Chris Ramsey and his wife Rosie
Chris Ramsey and his wife Rosie

There are religions with fewer devotees than Shagged Married Annoyed. Launched in 2019, the unfathomably popular podcast - in which Chris Ramsey, that nice Geordie comedian you might remember from Strictly, bickers aimlessly but amiably with his wife, Rosie - has had 90 million downloads. A BBC TV series is in the works. A tie-in book became a number-one bestseller; the sheer volume of orders crashed its Amazon page.

And so, when a live tour was announced, it sold out in an hour. More and more shows have been added, culminating on Tuesday with (in Chris’s words) “the biggest live podcast event in the history of the world f---ing ever” at the erstwhile Millennium Dome in London, breaking a record the Ramseys themselves had set just weeks earlier, by selling out Wembley Arena.

So, it’s massive. The O2 was pretty much at its 20,000 capacity. But is it any good? If you’re one of SMA’s countless listeners, I’m sincerely happy that you’ve found something you enjoy, and can reassure you that this tour will offer roughly what you expect. If you’re not a fan and someone offers you a ticket, run for the hills.

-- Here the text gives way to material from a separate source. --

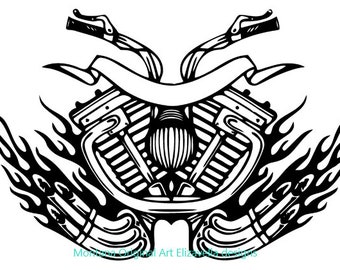 Motorcycle handle bars grill banner flames png jpg svg biker clipart printable art digital instant download image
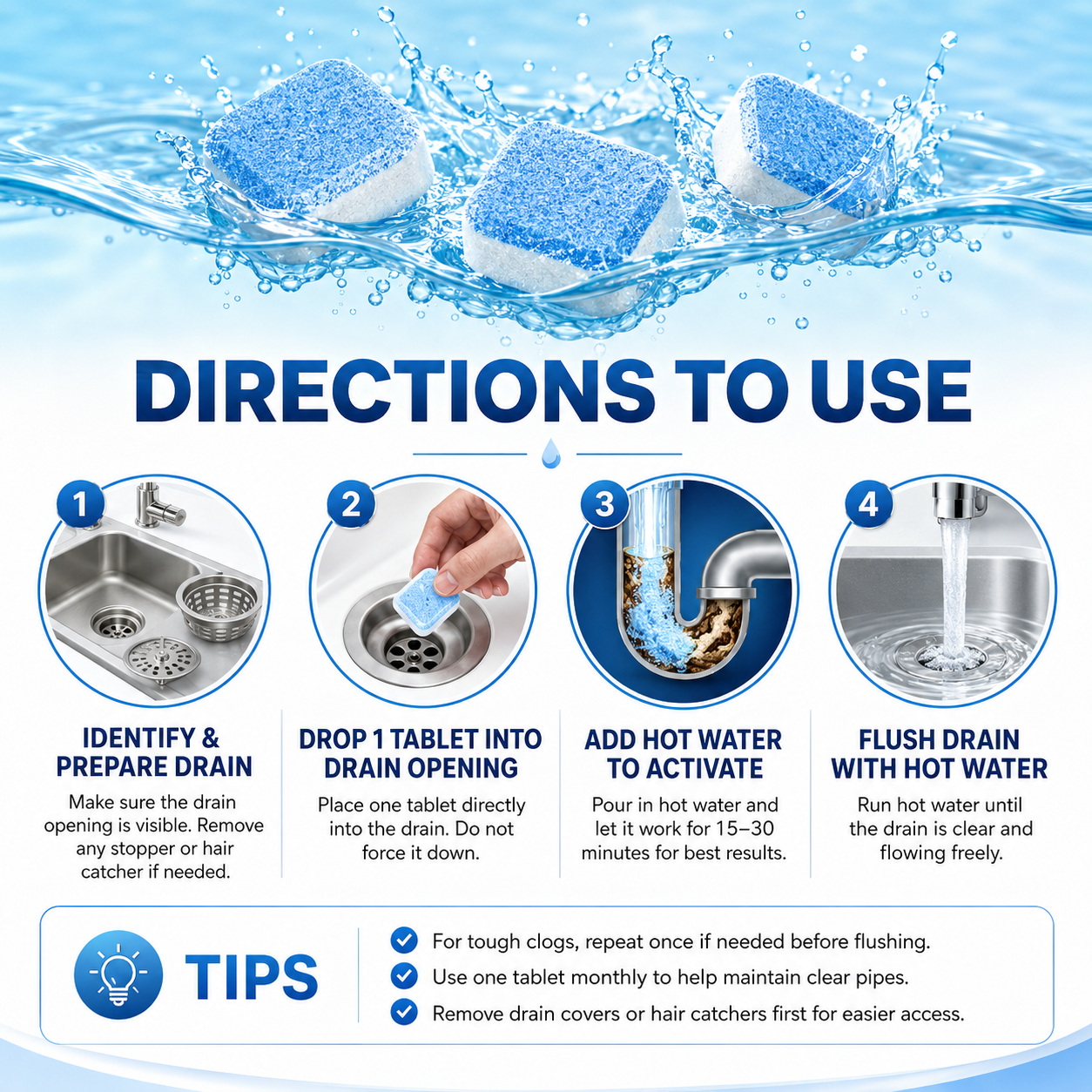 💥🫧 12PK Drain Cleaning Tablets | Sinks, Showers & Washers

The set for this show is a sofa. I spent a lot of Tuesday night looking at that sofa. It’s a nondescript grey-brown, cosy but overstuffed, the sort of thing you could sink into for an hour, turn your brain off and relax in. It’s generic enough to be almost comforting, but not quite; there’s an edge of something uncomfortably corporate about it. It was the perfect symbol for the show.

I did smile at a pair of video skits where Rosie (in pound-shop makeup) plays a sweary pair of characters called Belinda and Barry Beef, but I didn’t actually laugh out loud once in two hours. The couple beside me left at the interval, and oh, how I envied them.

Still, I’m sure Tuesday’s gig was fun if you were a Ramsey. Chris and Rosie chugged wine and shrieked with laughter throughout, while the half-dozen members of Rosie’s extended family in the crowd seemed to enjoy getting an occasional shout-out. (After a story about hirsute bottoms: “She loves it. She’s got arse hair, haven’t you, mum, you little slag?”)

What bothered me most wasn’t the uninspired crowd banter, the blandness of the observations, or the puerile obsession with farts and bogeys and things shoved up bums. It wasn’t the grating jingles, or the fact that the only memorable anecdotes were the ones sent in by the audience, read out from bits of paper by Rosie and unimproved by Chris’s attempts to riff on them with physical act-outs.

What bothered me most, thinking back over the show, was the five-minute “message from our sponsors” in the middle, where Rosie gives a long plug for an internet clothing company, with comic interruptions from Chris (and a slideshow of photoshopped pictures of himself naked) to sweeten the pill of soulless product placement. This kind of advertorial is just about justifiable in a free podcast, but there’s no reason a paying audience should have to sit through it.

Speaking of naff advertising: if there’s one place on Earth where O2's wifi ought to work, it’s in “The O2”, where every surface is bespattered with the company’s logo. But it didn’t, an irony I found more amusing than anything in the show.